[WORK TASK]
Return each line of the listing exactly, though without its images.

● ● ●

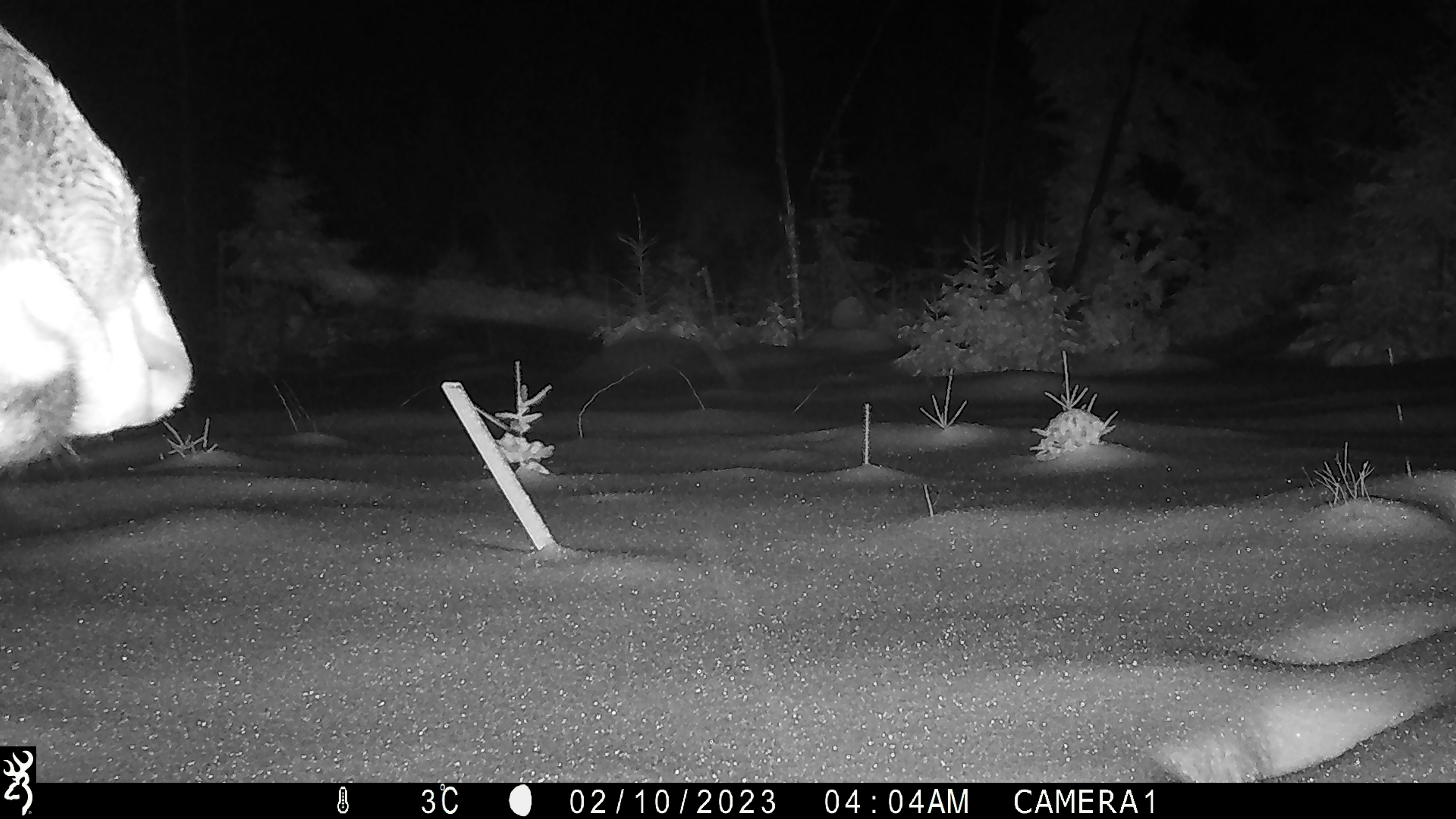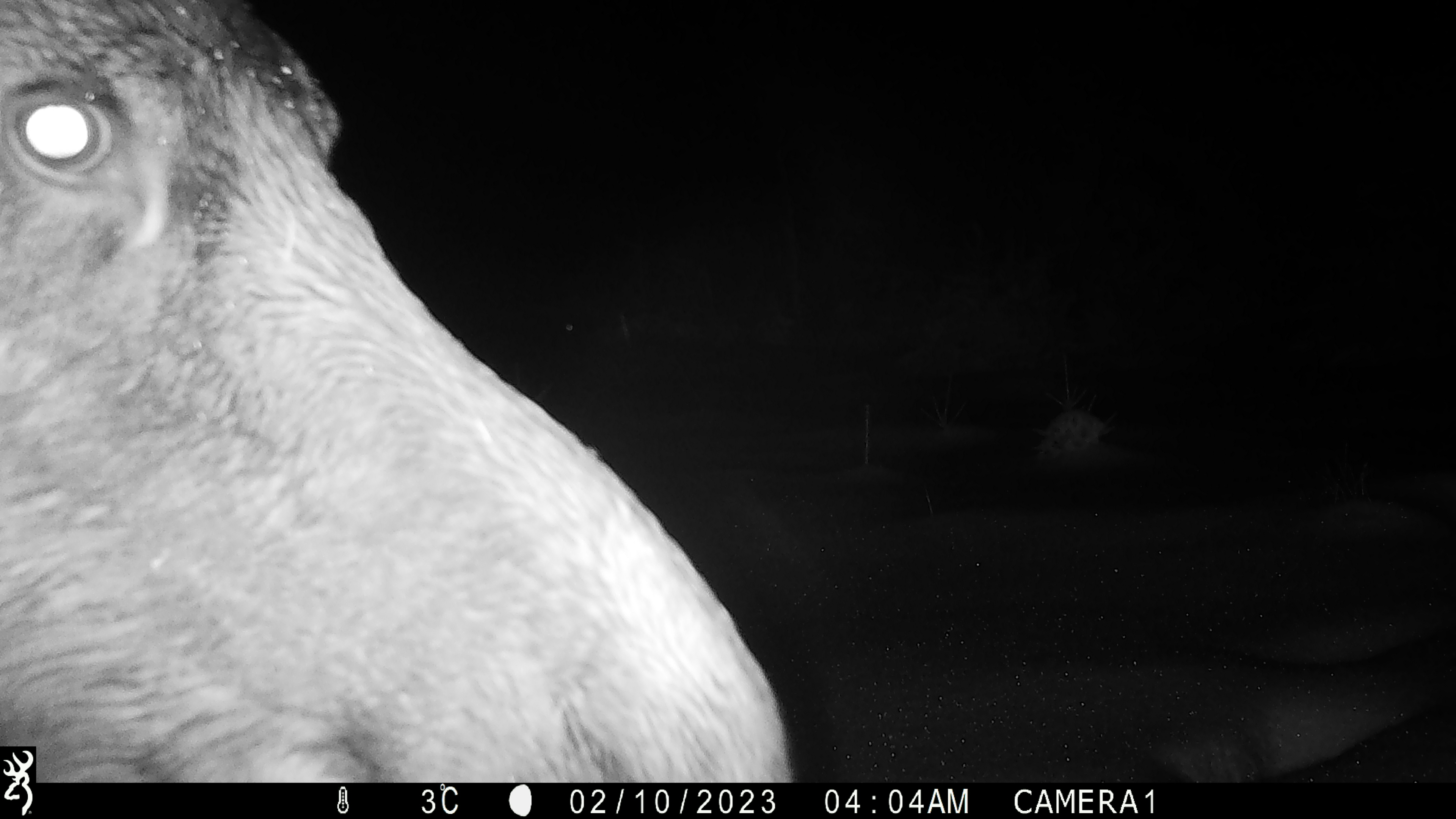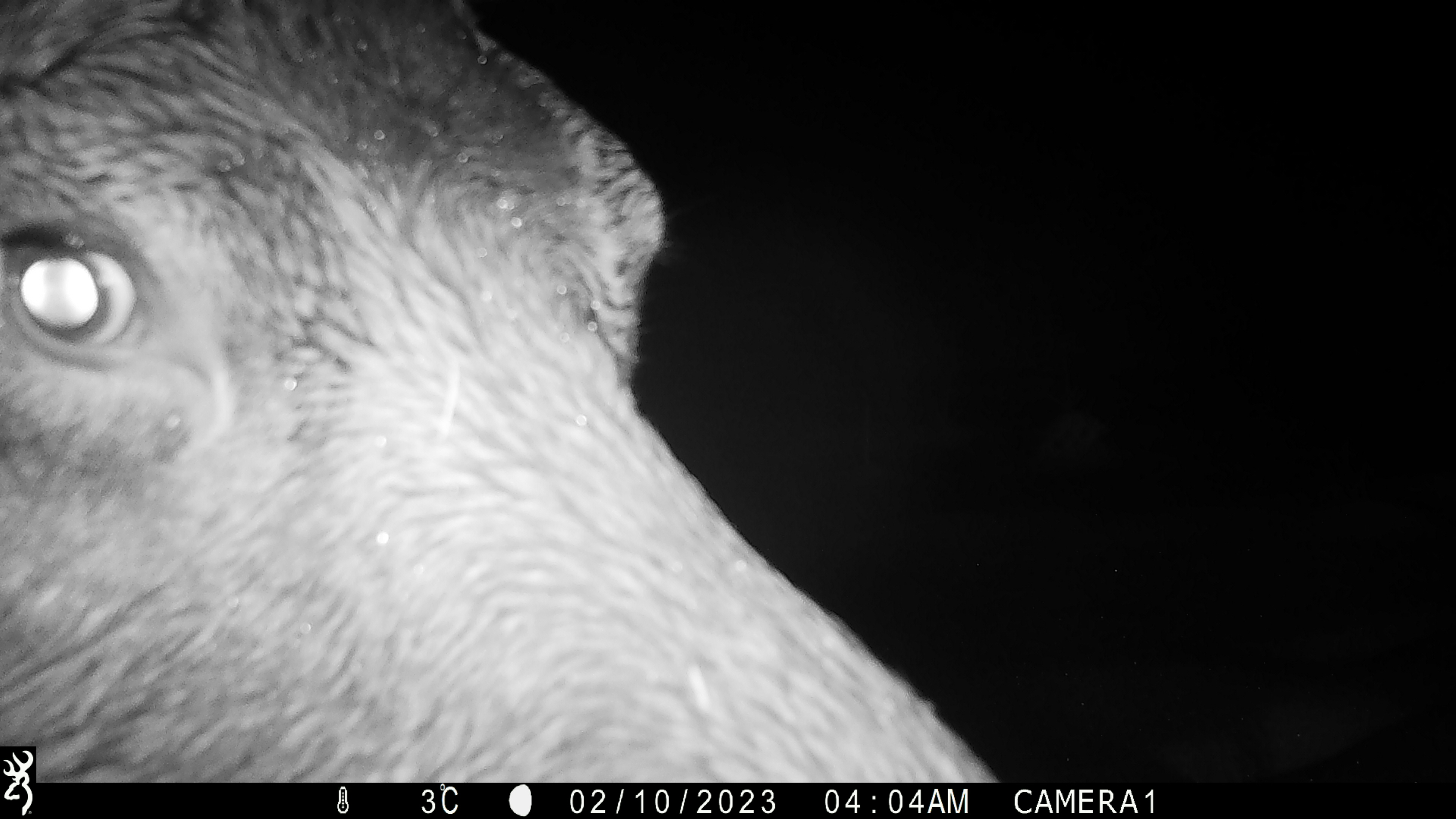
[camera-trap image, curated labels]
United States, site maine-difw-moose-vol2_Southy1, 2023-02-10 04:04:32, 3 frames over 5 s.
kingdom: Animalia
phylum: Chordata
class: Mammalia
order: Artiodactyla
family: Cervidae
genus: Alces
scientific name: Alces alces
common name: moose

● ● ●

[OUTPUT OF THE TASK]
[camera-trap image, curated labels]
United States, site maine-difw-moose-vol2_Southy1, 2023-02-10 04:04:32, 3 frames over 5 s.
kingdom: Animalia
phylum: Chordata
class: Mammalia
order: Artiodactyla
family: Cervidae
genus: Alces
scientific name: Alces alces
common name: moose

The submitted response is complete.